**TRECHO DO TEXTO**.

:::::

Ah, além dela, meu pai! Ele, desde que o conheço, tem um grau elevado de deficiência auditiva... Cinquenta por cento de um ouvido, trinta no outro. Em momento algum os considerei diferentes por isso... Aliás, acho que sempre foi muito normal. Na vida escolar, não lembro de ter tido colegas com deficiência... Lembro-me de uma professora de Língua Portuguesa no Ensino Médio com uma deficiência física... Confesso que, inicialmente, estranhei... Talvez por ser uma deficiência diferente do que eu já havia visto, pois era nas mãos... Mas o respeito sempre foi maior do que qualquer estranhamento.

Bom, após o ensino médio, lembro que somente durante a graduação. Uma amiga trabalhava com um vereador cego na minha cidade. E um dia, ela levou o alfabeto em braille para que pudéssemos ver... Lembro que fiz questão de fechar os olhos e tentar identificar as letras do alfabeto! Poxa, foi difícil! Ainda lembro a dor de cabeça que tive por conta disso! Transpor a linguagem oral e visual para a espacial?

Ainda na graduação, tive contato com o que se produzia na academia sobre os surdos. E não foi na minha graduação... Uma amiga, que fazia Pedagogia, tinha grande interesse na área e conversávamos muito sobre. Até que ela ingressou no mestrado e foi trabalhar a questão da criança surda. Neste momento, já havia acabado a graduação e tive a oportunidade de aprender Libras. Não tinha proximidade com os surdos, somente me interessei em aprender a língua. É de se apaixonar, não é? Fiquei encantada.

Neste período, eu trabalhava numa instituição financeira. E lá, tive o meu primeiro contato em Libras! Como ficava feliz quando aparecia por lá aquela família linda - um casal de surdos e uma filha com seus sete anos ouvinte! Eu tentava muito usar meus poucos conhecimentos em Libras, mas tentava! Achava uma delícia... A satisfação que eles sentiam ao ver que eu tentava usar a língua deles para me comunicar era visível... E eu, mais ainda!

:::::

**DADOS FORNECIDOS**.
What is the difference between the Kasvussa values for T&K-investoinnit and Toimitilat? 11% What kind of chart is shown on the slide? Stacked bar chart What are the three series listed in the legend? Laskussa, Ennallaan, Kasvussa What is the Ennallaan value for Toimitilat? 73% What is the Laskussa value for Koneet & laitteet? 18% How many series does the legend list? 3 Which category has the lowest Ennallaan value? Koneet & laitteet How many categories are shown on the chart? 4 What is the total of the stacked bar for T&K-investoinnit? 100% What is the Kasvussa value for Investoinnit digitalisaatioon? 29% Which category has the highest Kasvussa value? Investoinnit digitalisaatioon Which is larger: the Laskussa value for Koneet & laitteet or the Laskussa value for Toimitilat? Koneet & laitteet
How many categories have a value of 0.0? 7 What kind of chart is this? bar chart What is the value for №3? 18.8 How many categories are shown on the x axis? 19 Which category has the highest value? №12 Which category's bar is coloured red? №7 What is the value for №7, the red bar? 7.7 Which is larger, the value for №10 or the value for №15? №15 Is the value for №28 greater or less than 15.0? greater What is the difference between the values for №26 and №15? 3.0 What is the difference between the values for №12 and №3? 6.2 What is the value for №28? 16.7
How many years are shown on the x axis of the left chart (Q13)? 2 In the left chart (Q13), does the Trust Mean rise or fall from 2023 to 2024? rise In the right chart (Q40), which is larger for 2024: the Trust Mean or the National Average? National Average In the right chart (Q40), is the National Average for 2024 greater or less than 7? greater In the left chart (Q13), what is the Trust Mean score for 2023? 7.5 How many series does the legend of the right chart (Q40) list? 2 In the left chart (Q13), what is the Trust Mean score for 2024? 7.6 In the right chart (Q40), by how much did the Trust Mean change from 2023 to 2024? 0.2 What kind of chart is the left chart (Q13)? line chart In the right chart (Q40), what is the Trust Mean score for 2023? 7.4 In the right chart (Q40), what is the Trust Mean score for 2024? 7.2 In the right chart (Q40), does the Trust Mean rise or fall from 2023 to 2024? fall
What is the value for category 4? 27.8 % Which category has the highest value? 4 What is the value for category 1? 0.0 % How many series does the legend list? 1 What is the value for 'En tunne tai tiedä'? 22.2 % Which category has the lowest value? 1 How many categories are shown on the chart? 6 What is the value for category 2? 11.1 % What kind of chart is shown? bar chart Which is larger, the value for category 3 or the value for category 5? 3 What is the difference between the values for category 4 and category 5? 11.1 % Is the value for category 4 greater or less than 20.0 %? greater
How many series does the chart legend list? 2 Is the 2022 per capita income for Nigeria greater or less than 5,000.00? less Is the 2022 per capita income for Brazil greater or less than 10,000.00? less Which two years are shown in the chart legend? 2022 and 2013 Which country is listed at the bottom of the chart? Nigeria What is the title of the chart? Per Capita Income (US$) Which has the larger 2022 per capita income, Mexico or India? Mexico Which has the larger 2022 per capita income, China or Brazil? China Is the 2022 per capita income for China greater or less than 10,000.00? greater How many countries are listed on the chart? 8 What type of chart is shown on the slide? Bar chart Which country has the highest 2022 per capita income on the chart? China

:::::

**SUAS INSTRUÇÕES**. Escreva a próxima parte do texto sobre o contato com pessoas com deficiência e com a Libras, começando logo depois da última frase. As linhas não têm relação nenhuma com o texto.

**RESPOSTA ABAIXO**.
Nesta mesma época, pensava também em fazer o mestrado...E a questão que me surgiu foi: como a minha área poderia contribuir com a comunidade surda? Então surgiu meu projeto. A ideia inicial era investigar como o sujeito surdo se apropriava das diferentes formas às quais as pessoas e os documentos oficiais se dirigiam a ele, ou seja, como o tratavam ao se referirem a ele. Devido ao recorte e ao curto período para o curso, meu orientador e eu optamos por analisar os diferentes discursos produzidos pelos documentos oficiais desde as primeiras publicações até os dias atuais. E, mais uma vez, fiquei perplexa... A exclusão social do sujeito com deficiência começa nas palavras, na forma como nos referimos a eles... E se nos documentos oficiais essa exclusão acontecia, como garantir a inclusão deles?

Enfim... Eu comecei a dar aula somente após ingressar no mestrado... Comecei no ensino fundamental e logo que entrei, havia um aluno com deficiência intelectual... Penso que haviam mais alunos com deficiência, mas só entrava na sala do Felipe... Eu era professora substituta e só entrava às vezes. Penso que pouco colaborei com a formação dele... Interessante, pois hoje consigo fazer um paralelo entre a diferença entre o período em que fui aluna nos anos 80/90 e quando comecei a dar aula em 2010... Na minha época de aluna, não me lembro de ver nenhum aluno com deficiência... Já em 2010, muitos alunos estavam na escola... Não sei se devidamente incluídos, mas penso que melhor do que na minha época, que nem lá estavam...

De lá para cá, dei aula duas semanas para uma turma de cegos e uma de surdos (com intérprete), mas só substituí a professora por este período... Achei interessante os vários questionamentos, as curiosidades, tive acesso a como fazem as atividades, como tomam nota... A gente só fica sabendo quando presencia! E achei uma experiência rica, mesmo que curta...

E por último, dentro do IFSP. Uma aluna com deficiência intelectual... Era bem legal vê-la desenvolvendo... Tive a oportunidade de acompanhá-la por um ano e meio...E no fundo, fica um sentimento de impotência, de que poderia ter feito mais... Mas penso que fiz bons trabalhos com ela, estimulando-a a pensar por si... Fazer as produções textuais com ideias próprias... Conversar para avaliar se o que discutimos tinha sido compreendido... Enfim, penso que aprendemos muito mais com os alunos - com deficiência ou não - do que o contrário.